The next and almost predictable question is then: will such a high herd immunity threshold be ever reachable by natural immunity, vaccination, or both? First, achievement of widespread natural immunity is unquestionably unethical due to the dramatic number of deaths that would be expected or the unsustainable burden that will be placed on healthcare systems worldwide (20). The current death rate of COVID-19 is 2.2% based on data daily updated by the John Hopkins University (21). With a current worldwide population of around 7848 million people (22), universal SARS-CoV-2 infection could cause over 173 million deaths, a number that is 3-fold higher than the casualties attributed to the dramatic Spanish Influenza pandemic outbreak in 1918–1919 (23), and even more than double the number of deaths that occurred during the second world war. With respect to the healthcare burden of universal natural infection, Italy has recorded a hospitalization rate of 5.1% in February 2021 (24), which would then translate into as many as 400 million hospital admissions if the entire worldwide population would be infected (or even more, considering countries with lower efficiency of the national healthcare system). Moreover, the long-term complications and sequelae of COVID-19 have yet to be fully understood and will likely create a further burden on the healthcare system for many years to come. Finally, due to a combination of waning of natural immunity and the risk for re-infection, especially with the new strains, appears significant, natural herd immunity may indeed be unachievable.

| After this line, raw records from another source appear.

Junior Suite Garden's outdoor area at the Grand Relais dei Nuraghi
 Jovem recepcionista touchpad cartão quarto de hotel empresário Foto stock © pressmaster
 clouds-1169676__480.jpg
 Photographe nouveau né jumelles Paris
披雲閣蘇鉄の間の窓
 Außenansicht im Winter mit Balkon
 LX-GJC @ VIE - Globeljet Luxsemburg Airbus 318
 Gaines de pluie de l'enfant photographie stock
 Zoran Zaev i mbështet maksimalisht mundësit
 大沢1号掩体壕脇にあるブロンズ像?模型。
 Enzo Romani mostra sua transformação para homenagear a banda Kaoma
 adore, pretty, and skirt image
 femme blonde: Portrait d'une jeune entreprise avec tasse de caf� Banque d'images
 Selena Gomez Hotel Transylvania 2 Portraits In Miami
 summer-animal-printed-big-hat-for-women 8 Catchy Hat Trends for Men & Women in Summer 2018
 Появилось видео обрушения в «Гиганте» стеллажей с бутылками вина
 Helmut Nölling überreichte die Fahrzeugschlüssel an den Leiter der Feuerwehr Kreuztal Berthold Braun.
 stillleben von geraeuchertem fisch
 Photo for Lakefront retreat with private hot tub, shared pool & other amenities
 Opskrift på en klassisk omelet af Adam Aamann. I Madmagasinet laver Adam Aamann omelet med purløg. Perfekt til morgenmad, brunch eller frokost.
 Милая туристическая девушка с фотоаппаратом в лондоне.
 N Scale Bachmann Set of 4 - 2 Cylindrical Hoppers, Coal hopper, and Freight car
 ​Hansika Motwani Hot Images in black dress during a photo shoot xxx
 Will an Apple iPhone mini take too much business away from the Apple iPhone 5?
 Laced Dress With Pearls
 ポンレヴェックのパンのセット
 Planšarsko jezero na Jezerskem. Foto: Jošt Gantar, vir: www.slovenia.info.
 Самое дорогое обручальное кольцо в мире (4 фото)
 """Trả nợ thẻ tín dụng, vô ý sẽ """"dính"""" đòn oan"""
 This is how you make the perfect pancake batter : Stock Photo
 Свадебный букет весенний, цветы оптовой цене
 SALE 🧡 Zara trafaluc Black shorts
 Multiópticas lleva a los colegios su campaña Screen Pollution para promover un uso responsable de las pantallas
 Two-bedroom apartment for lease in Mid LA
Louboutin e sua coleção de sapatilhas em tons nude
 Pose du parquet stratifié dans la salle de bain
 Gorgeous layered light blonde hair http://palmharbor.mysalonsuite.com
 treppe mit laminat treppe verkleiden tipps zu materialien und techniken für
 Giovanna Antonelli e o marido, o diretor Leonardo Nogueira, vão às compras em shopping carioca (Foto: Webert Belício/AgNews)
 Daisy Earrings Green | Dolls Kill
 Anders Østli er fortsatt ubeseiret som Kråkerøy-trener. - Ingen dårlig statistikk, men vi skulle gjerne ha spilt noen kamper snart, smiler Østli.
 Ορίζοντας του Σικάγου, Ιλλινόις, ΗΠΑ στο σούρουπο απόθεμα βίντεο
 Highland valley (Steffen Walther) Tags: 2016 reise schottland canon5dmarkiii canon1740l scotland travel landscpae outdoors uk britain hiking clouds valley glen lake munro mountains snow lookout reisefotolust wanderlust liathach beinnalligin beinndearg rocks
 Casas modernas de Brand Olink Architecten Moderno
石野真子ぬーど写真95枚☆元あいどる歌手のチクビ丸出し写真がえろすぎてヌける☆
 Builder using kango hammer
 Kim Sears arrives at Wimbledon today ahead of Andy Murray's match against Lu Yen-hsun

Thus given that natural herd immunity is unethical and perhaps even unreachable (25), we would need to concentrate most of our efforts on vaccination. The dramatic spread of the COVID-19 pandemic outbreak, causing paramount clinical, societal and economical consequences, has triggered an unprecedented hurdle race for obtaining a sufficient number of SARS-CoV-2 vaccines that could be administrated (probably even more than once) to the entire worldwide population (26). Preliminary evidence, garnered from a series of in vitro studies using some of these new SARS-CoV-2 variants/pseudoviral models, is however raising some doubts as to whether not only natural immunity, but also vaccination, may be fully efficient at preventing infections/transmission and/or development of severe diseases.
Growing evidence from the real world confirms now that some vaccines may be effective to reduce the risk of SARS-CoV-2 infection by 50–95% and, even more importantly, reduce the risk of developing symptomatic disease by 85–100% (27). Nonetheless, questions emerge to if these figures will be the same as newly emergent SARS-CoV-2 variants, especially those capable to escape immune recognition (e.g., B.1.351 and P1, among others), replace the former strains? There is no univocal answer to this question, and continuously referring to in vitro studies is, at least for the time being, not so straightforward. A preprint study submitted by Diamond and colleagues showed that the B.1.351 variant may be associated with nearly 10-fold loss-of-neutralization potency in vitro of human sera from recipients of BNT162b2 mRNA Covid-19 vaccine (28). Similar evidence has been provided in another preprint study submitted by Wu et al. (29), who also showed that serum collected from subjects immunized with the mRNA-1273 Covid-19 vaccine displayed an over 6-fold reduction of neutralizing potential when challenged with the same B.1.351 variant. Overall, this preliminary evidence would hence lead us to conclude that some of these emerging SARS-CoV-2 variants may generate a “perfect storm”, worse than the disease itself (30), whereby a higher herd immunity threshold would be needed for arresting their circulation, whilst this in turn could be more difficult to achieve due to their stronger “resistance” to the current generation of vaccines (Figure 2). Indeed, research is urgently needed to elucidate if less vulnerability to immunity is due only to changes in the RBD causing lower antibody affinity and thus reduced neutralizing activity, or if the new mutations induce a true mechanism of immune escape, which may be key to answering this question, tailoring a response, and providing updated vaccines/boosters.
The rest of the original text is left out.